Conformément à la clause insérée au contrat, une expertise contractuelle a été réalisée.
La cour d’appel a condamné le maître d’œuvre sur le seul fondement de cette expertise contractuelle.
Le maître d’œuvre a contesté cette décision, estimant que la cour d’appel ne pouvait pas fonder sa décision seulement sur une expertise contractuelle.
La Cour de cassation vient de valider la décision de la cour d’appel.
Autrement dit, dans ce cas précis, le rapport d’expertise amiable bénéficie d’une véritable force probante autonome, semble-t-il équivalente à celle d’une expertise judiciaire.
Une décision qui renforce l’importance des clauses contractuelles
La Cour de cassation prend soin de rappeler, qu’en tout état de cause, les conclusions du rapport d’expertise amiable peuvent toujours être discutées sur le plan technique, de sorte qu’elles ne sauraient s’imposer à quiconque, et surtout pas au juge, pour déterminer les responsabilités encourues et les préjudices en découlant.
Toutefois, cette décision s’inscrit dans une tendance plus large de « contractualisation » du droit, qui donne davantage de poids aux engagements librement conclus entre les parties.
La jurisprudence tend à redonner aux parties la maîtrise du règlement de leur litige. À travers les modes amiables de résolution des différends (MARD) et les conventions procédurales, le procès devient davantage « la chose des parties », le juge intervenant davantage comme arbitre d’un cadre qu’elles ont elles-mêmes organisé.

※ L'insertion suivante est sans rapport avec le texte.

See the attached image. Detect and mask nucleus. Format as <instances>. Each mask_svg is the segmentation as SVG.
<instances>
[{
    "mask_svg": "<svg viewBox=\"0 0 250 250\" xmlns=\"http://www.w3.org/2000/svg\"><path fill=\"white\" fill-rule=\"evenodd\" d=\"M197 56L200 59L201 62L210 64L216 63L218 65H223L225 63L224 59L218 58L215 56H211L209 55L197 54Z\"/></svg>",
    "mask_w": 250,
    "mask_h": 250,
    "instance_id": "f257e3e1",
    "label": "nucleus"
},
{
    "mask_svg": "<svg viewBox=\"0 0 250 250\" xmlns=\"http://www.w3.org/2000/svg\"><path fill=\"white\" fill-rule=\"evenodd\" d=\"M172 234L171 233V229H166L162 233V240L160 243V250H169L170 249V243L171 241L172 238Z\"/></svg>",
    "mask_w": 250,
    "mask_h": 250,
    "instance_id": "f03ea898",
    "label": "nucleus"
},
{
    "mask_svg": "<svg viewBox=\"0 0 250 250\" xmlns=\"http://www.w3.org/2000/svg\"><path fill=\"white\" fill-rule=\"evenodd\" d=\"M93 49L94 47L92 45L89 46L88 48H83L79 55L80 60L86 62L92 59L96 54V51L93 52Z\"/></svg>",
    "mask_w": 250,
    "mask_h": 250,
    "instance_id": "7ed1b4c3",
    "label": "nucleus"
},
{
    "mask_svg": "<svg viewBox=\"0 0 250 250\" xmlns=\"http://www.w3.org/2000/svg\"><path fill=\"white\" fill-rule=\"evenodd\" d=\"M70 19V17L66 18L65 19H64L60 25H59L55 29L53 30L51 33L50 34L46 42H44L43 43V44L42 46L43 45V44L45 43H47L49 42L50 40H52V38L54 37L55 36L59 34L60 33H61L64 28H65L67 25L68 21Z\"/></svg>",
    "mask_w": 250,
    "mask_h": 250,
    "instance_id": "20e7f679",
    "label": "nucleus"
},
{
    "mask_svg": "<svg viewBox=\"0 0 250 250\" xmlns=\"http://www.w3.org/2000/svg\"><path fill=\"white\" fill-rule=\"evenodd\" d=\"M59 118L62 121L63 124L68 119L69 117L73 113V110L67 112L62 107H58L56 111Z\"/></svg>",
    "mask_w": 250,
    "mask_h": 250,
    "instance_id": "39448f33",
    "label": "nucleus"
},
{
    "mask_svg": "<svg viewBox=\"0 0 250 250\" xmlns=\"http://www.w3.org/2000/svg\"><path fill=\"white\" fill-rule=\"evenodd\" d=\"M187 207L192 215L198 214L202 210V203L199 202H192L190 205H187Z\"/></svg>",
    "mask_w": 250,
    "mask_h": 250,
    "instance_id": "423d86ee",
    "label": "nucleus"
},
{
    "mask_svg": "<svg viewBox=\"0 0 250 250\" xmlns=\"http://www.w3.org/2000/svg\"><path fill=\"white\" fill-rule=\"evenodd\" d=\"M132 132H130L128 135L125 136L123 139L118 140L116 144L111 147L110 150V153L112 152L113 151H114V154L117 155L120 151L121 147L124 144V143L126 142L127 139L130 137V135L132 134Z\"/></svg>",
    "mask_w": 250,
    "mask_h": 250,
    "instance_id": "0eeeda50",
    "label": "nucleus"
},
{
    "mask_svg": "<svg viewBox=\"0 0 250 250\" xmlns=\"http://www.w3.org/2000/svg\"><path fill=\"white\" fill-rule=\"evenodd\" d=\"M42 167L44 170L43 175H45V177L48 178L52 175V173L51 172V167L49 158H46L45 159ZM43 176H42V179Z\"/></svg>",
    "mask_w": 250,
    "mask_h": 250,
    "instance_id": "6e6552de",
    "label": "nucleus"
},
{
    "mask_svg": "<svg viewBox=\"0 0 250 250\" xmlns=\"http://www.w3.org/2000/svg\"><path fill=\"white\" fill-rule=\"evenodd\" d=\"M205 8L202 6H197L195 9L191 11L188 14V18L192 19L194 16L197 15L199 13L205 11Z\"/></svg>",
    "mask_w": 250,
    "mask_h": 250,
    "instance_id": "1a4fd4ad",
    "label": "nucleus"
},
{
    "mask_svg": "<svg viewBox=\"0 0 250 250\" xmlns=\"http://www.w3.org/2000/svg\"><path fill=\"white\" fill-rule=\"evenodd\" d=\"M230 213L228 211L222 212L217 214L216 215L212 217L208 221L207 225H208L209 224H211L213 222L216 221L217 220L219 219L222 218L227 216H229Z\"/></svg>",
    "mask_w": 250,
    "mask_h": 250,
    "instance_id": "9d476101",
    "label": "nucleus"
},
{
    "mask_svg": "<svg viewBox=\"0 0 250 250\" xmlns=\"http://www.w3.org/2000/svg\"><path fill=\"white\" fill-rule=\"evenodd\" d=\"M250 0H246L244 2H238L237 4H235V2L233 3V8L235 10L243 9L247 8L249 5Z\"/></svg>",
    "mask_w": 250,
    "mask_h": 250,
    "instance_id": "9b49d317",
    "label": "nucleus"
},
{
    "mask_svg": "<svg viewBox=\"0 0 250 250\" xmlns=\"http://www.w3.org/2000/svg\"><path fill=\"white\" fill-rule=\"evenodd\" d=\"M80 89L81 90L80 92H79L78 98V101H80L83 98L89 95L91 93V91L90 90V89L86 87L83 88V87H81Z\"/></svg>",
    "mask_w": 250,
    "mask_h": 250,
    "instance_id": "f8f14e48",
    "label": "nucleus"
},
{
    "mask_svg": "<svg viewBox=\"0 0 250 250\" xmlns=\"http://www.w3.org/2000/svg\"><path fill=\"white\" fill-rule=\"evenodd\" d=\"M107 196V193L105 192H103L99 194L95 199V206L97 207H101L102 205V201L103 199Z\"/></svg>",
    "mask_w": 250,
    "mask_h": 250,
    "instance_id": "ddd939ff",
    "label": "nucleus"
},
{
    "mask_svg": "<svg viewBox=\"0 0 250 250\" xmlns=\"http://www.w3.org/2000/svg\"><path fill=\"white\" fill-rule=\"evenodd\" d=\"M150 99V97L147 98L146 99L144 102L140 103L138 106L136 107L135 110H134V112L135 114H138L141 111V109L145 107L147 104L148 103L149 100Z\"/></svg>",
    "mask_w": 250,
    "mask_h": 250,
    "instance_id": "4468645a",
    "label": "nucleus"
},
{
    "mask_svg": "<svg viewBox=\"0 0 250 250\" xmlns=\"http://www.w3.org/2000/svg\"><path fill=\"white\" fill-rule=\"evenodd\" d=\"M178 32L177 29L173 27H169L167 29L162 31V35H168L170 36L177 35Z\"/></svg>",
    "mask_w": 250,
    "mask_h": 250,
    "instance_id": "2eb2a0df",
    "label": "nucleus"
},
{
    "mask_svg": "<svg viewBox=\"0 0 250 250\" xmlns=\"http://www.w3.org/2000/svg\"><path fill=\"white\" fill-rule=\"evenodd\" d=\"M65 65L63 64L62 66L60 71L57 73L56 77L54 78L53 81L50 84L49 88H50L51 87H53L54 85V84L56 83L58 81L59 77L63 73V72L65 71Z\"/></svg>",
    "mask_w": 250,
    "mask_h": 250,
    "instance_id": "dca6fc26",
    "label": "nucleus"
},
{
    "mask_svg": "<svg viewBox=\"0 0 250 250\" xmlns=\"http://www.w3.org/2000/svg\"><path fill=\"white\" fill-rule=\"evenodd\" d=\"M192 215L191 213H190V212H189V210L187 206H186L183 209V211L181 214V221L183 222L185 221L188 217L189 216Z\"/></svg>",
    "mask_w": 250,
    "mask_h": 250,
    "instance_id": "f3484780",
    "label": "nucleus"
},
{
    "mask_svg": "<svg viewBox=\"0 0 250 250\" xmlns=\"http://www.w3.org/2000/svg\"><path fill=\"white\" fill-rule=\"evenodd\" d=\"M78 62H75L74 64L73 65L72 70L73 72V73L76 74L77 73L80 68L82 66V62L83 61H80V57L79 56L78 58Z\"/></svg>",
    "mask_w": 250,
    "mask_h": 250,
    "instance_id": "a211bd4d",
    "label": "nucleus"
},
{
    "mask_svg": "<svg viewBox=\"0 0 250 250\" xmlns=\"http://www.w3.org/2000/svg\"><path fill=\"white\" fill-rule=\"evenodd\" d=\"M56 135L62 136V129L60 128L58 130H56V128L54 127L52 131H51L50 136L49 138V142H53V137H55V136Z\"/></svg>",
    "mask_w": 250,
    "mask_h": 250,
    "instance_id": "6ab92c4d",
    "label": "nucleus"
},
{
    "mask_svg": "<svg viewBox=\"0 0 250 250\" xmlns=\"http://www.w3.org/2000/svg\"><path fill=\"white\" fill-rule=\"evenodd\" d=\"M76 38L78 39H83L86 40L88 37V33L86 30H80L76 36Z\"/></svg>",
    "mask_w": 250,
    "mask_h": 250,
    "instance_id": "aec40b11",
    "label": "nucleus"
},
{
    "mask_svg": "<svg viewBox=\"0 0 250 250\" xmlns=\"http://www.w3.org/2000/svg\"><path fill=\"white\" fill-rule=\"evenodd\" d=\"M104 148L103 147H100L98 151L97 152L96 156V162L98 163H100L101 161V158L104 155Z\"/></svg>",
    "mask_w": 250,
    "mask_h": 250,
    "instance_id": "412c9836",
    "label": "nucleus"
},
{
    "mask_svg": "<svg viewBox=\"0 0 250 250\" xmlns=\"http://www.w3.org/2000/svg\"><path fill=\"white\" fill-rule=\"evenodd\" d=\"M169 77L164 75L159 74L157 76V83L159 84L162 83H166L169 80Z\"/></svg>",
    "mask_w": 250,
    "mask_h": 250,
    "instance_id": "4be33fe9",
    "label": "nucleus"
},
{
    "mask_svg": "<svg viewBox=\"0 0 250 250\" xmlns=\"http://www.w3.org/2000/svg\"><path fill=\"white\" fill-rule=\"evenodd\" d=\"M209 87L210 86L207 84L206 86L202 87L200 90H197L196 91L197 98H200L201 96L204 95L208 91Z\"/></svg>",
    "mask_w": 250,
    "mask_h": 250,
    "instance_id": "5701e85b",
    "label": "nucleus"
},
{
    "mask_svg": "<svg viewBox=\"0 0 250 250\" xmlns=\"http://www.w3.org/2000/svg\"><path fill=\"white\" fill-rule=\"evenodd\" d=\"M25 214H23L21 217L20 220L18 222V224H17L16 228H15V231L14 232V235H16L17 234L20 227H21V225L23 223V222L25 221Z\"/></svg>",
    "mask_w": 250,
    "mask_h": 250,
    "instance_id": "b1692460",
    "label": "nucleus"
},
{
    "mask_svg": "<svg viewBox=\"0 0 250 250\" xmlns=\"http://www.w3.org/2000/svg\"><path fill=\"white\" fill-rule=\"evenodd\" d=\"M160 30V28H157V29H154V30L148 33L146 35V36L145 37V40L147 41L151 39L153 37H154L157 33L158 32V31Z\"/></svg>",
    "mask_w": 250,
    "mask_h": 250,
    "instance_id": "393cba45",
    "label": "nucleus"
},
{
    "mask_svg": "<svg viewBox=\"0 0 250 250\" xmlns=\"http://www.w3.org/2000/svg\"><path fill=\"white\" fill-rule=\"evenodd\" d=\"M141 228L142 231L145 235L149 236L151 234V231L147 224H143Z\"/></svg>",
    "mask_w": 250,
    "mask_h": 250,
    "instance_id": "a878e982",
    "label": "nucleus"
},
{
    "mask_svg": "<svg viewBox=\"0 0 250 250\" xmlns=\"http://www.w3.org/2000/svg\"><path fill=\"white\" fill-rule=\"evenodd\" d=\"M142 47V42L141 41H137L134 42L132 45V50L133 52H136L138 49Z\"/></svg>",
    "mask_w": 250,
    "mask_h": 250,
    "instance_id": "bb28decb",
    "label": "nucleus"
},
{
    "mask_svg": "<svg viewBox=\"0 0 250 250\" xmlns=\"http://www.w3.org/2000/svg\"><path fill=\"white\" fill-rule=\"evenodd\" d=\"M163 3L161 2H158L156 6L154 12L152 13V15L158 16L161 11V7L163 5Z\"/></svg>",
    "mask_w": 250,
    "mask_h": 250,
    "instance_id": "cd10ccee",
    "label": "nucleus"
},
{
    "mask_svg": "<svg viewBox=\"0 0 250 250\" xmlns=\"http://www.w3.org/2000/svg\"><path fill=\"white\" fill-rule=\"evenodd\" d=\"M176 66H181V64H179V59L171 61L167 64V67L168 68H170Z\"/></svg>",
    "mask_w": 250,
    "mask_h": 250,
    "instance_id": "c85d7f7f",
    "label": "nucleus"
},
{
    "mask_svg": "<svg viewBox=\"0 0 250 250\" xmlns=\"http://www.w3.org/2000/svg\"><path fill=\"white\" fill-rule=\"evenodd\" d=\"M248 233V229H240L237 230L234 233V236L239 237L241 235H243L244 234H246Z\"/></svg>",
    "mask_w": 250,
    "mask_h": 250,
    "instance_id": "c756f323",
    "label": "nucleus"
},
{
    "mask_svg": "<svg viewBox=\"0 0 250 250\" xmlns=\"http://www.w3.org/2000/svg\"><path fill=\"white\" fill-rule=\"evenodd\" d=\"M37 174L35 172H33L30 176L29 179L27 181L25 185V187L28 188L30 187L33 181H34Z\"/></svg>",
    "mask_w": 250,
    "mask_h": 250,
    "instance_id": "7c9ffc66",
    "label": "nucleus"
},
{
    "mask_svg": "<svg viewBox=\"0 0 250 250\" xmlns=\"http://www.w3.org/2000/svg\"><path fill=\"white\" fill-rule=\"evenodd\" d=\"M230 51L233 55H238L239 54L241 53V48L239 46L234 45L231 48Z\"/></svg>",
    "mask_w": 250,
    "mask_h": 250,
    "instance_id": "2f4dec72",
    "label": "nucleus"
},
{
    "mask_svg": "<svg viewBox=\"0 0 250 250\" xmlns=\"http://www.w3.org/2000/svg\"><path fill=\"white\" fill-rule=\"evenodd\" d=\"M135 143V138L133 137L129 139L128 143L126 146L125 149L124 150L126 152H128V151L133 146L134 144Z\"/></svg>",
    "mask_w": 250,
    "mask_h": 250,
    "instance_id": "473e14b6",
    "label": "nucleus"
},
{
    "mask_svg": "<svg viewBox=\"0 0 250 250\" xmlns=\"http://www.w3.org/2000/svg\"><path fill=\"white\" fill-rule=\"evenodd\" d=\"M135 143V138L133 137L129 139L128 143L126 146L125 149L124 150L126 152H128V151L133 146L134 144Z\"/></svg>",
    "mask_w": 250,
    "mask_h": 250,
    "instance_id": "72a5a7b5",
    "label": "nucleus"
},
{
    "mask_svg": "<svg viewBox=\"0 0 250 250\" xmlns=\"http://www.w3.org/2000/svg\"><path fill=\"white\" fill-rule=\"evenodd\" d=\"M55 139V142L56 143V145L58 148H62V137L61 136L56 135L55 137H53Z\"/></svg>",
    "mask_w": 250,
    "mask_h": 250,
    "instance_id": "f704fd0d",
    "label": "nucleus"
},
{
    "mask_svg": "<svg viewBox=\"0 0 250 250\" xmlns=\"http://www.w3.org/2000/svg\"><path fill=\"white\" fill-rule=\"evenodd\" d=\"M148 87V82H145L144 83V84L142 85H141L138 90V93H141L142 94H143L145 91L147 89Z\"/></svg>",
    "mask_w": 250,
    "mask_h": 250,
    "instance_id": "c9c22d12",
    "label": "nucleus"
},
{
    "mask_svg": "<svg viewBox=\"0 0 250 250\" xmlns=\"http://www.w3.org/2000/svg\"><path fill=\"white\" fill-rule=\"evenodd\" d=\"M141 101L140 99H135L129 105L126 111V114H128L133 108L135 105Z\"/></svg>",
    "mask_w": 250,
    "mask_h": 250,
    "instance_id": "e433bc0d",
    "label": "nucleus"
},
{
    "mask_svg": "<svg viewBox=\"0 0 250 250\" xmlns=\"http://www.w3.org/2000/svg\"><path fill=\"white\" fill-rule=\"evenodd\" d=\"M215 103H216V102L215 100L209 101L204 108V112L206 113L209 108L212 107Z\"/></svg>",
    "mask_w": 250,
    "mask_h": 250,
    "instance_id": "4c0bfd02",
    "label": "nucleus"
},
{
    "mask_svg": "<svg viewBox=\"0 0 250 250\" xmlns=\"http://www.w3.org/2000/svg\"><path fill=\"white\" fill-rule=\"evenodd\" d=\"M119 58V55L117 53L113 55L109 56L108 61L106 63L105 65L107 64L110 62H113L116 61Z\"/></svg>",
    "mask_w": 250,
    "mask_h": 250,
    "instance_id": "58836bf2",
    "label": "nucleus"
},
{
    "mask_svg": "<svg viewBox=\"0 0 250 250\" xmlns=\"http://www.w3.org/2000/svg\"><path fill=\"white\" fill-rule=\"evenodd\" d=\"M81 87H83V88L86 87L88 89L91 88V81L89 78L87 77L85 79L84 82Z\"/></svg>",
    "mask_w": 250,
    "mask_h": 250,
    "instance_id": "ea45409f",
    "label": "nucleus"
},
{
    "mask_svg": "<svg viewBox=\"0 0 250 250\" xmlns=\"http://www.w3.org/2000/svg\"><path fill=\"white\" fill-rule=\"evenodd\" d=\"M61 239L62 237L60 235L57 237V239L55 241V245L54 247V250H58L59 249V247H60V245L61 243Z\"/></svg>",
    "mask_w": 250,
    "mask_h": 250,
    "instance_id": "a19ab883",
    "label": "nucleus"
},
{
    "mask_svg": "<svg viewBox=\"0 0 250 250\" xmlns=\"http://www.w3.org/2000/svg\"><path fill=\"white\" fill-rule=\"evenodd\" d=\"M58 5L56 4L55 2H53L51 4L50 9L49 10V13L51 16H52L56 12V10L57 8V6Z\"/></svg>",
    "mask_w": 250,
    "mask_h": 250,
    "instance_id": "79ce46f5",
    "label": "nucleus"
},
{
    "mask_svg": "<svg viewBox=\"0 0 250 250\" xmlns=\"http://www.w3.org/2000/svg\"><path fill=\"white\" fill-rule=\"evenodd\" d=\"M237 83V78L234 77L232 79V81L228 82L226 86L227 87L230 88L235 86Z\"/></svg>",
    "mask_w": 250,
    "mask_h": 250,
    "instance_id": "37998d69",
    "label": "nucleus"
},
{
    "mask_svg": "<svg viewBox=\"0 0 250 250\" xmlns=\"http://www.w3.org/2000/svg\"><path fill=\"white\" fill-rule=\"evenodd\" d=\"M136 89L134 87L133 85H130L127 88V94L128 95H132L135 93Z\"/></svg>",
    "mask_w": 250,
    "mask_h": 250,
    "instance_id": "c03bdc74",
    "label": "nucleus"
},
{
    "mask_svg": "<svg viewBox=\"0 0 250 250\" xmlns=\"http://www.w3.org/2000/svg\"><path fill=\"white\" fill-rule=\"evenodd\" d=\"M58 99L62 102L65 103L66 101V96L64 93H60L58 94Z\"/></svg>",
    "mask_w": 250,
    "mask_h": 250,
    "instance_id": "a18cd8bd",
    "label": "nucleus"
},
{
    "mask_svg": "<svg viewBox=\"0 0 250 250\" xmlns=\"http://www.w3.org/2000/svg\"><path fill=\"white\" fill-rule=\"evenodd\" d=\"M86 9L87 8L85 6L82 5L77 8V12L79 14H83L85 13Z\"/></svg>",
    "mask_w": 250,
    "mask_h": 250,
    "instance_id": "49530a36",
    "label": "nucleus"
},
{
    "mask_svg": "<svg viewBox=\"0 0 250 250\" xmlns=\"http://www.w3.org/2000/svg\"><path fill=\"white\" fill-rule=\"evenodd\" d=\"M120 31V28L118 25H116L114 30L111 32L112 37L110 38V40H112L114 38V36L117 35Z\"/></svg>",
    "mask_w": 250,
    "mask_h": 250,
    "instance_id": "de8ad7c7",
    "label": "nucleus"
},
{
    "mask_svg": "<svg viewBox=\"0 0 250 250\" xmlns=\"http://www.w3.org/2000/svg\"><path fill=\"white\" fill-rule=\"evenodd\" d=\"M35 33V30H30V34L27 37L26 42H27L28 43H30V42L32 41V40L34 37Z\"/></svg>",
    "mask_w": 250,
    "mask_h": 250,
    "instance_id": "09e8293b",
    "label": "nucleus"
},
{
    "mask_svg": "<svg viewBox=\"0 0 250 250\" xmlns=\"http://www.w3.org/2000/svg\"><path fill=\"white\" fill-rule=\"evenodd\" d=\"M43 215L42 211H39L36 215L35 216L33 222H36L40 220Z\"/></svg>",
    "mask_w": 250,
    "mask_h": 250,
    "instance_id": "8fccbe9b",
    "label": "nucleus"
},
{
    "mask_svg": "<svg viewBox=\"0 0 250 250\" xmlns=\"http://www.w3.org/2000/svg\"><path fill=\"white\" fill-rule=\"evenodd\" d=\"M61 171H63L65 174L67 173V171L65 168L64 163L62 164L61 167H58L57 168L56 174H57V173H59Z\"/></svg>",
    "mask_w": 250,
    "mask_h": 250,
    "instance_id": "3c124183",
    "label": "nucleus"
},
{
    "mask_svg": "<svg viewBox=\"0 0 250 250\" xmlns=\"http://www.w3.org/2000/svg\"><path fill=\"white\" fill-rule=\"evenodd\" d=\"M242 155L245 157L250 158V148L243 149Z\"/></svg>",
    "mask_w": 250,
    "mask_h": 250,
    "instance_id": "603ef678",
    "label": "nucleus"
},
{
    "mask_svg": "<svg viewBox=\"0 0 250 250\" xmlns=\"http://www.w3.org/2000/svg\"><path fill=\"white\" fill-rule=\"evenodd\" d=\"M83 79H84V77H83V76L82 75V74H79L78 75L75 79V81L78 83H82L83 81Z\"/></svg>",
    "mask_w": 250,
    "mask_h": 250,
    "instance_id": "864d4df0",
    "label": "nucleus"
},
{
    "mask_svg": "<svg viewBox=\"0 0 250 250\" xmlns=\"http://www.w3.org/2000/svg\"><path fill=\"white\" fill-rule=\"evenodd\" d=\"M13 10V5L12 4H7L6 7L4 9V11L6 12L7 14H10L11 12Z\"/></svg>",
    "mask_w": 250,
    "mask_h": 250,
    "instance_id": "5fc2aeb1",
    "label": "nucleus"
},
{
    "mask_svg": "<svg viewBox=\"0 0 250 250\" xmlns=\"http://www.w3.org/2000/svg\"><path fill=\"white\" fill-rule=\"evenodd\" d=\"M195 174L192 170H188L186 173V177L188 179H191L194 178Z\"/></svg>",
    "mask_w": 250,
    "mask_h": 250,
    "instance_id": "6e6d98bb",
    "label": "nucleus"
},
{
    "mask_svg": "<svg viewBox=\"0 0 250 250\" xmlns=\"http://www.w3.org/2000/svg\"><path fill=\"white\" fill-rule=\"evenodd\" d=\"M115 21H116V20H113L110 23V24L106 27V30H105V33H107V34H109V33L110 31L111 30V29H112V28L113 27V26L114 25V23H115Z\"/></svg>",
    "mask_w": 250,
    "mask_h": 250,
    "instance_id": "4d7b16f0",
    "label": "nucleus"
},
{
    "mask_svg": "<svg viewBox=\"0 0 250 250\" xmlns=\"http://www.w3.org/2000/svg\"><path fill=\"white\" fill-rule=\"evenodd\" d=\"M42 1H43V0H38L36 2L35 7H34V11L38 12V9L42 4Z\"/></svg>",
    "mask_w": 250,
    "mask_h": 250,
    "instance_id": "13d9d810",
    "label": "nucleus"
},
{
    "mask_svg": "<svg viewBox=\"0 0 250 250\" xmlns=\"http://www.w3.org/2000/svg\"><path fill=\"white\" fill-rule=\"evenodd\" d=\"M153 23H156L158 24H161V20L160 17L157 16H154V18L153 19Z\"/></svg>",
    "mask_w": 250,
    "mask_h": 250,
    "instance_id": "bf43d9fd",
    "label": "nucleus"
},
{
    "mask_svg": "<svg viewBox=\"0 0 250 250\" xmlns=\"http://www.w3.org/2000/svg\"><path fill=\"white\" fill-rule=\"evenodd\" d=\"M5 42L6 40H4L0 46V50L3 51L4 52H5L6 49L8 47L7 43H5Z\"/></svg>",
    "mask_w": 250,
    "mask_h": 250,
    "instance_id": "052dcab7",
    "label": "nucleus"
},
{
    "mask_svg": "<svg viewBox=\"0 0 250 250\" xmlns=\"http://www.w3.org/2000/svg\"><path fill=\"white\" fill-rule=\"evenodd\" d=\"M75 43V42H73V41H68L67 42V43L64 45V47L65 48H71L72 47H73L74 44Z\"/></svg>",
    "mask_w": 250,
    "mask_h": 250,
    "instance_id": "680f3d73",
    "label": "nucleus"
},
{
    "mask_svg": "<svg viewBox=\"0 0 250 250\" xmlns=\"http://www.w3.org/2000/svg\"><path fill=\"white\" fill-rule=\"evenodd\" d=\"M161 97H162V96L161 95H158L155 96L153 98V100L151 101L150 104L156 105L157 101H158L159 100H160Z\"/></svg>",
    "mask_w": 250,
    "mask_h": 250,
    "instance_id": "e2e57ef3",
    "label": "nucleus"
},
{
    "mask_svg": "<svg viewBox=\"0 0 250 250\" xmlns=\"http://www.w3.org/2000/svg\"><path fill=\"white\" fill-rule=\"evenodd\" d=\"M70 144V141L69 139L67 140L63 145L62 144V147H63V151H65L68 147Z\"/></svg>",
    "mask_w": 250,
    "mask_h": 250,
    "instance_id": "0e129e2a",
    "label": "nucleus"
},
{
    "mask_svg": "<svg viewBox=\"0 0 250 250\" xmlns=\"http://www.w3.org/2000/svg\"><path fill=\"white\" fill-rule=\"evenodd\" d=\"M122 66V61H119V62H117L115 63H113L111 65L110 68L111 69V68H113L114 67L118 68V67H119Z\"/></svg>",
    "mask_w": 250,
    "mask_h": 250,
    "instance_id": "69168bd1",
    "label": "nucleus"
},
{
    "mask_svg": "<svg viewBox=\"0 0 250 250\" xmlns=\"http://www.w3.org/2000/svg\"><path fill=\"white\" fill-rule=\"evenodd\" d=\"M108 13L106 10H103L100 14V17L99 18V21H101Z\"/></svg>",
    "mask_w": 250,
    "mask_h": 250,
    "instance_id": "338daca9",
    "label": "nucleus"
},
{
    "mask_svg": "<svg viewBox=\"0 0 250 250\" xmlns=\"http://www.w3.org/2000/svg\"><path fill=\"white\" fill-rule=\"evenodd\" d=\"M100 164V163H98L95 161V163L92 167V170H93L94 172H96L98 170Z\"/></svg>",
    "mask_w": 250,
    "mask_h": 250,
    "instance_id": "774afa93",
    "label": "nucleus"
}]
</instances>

Lorsqu’elles conviennent à l’avance d’un mécanisme d’expertise, celui-ci s’impose non seulement aux parties, mais peut également déterminer l’issue du litige.
Cette évolution n’est toutefois pas sans risque pour le maître d’ouvrage profane. En pratique, la clause d’expertise amiable est souvent stipulée par le professionnel, sans que le client n’en mesure pleinement les conséquences.
Dès lors que ce rapport peut désormais suffire à fonder la décision du juge, il existe un risque de déséquilibre contractuel et probatoire au détriment de la partie la moins avertie, qui se trouve liée par une expertise dont elle n’a ni maîtrisé le choix ni anticipé la portée.
Ce qu’il faut retenir en pratique
Pour les entreprises comme pour les particuliers, cette décision souligne plusieurs points essentiels :
- une clause d’expertise amiable prévue dans un contrat peut devenir déterminante en cas de litige ;
- le rapport de l’expert désigné contractuellement peut suffire à emporter la conviction du juge ;
- il est donc crucial de porter une attention particulière à la rédaction de ces clauses ;
- le choix de l’expert et les modalités de l’expertise doivent être anticipés avec soin.
Notre conseil
Avant de signer un contrat comportant une clause d’expertise amiable, il est fortement recommandé de se faire conseiller. Une telle clause peut accélérer la résolution des litiges, mais elle peut aussi limiter les possibilités de contestation ultérieure.